School is where fun goes to die: An interview with Jeff Robin | Nicola Conraths | 6 Min Read

Jeff Robin’s new book Teach Like an Artist shows us how to come alive again. 

A big, inconspicuous FedEx box tangled up in scotch tape greeted me on the doorstep as I returned from Europe. Its content,  Jeff Robin’s newest book, Teach like an Artist, promised a different kind of trip.  A CBD gummy comes closest to describing my hallucinatory reading experience: fast-paced, colorful, imaginative, literary, scientific, romantic, questioning, probing, and — maddening. Here is a book with the bones to make us come alive again, by making.

Why aren’t we all teaching like artists?

Storyteller of projects, Jeff Robin is widely considered a pioneer of Project-Based Learning (PBL). I’m morbidly thinking that many innovators are destined to become understood in the afterlife…Van Gogh, Galileo, …ugh, Robin? I sure hope not. He was a founding teacher at High Tech High School in San Diego and covered every square inch of the school in student-made art. 

Jeff believes that making stuff will forever change you. 

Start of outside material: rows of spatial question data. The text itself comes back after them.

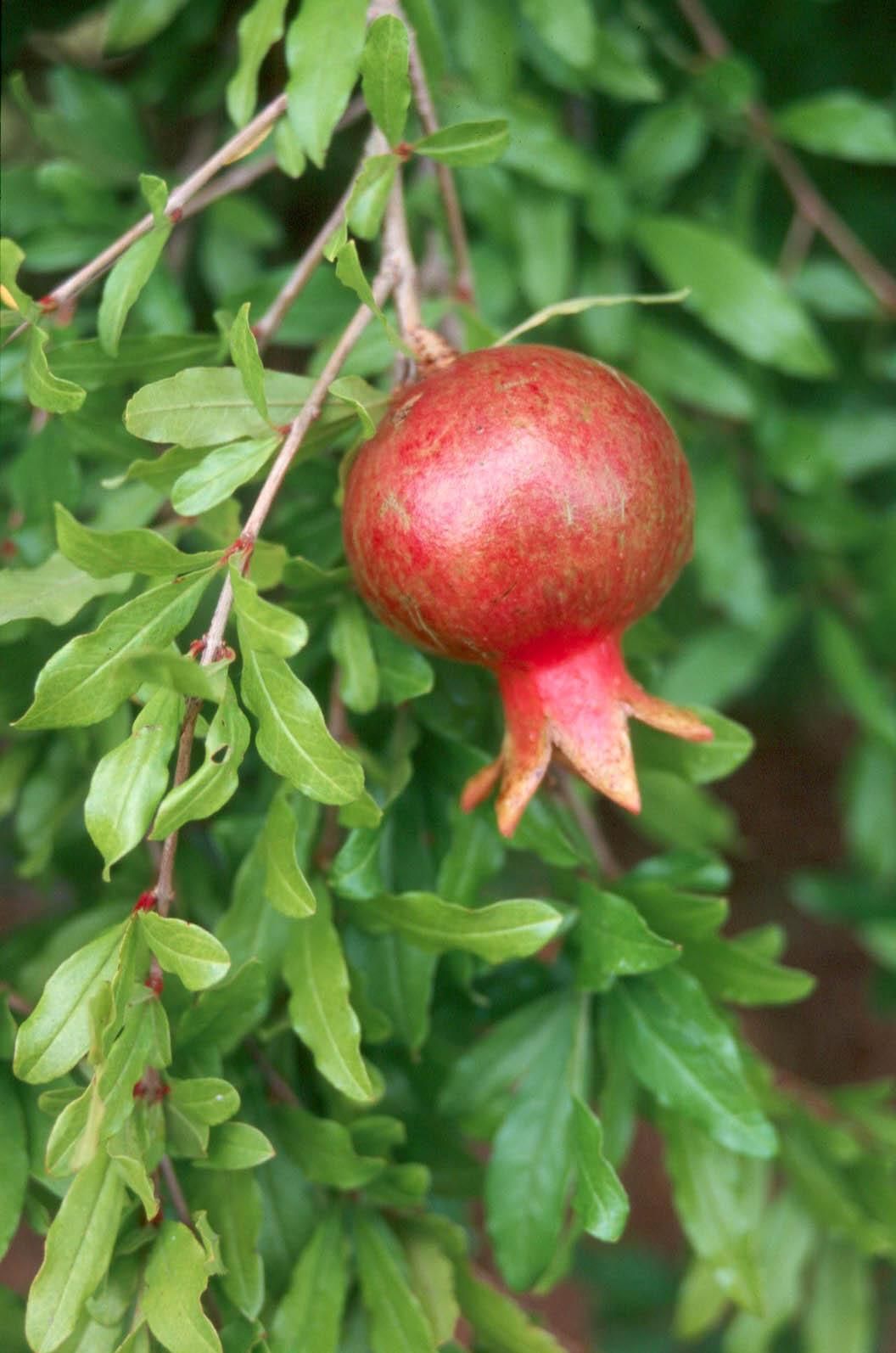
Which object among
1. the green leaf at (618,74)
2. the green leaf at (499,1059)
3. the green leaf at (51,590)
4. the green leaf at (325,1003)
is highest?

Now retired from High Tech High and a little grumpy about the resistance he faced at times, Jeff resolved to write this book to give us evidence of the rich learning that springs from a collaborative curriculum. Unapologetic about his role in stirring things up — “Yes I always got into trouble, that’s my job as an artist!”— Jeff’s students and colleagues took issue with his dreams.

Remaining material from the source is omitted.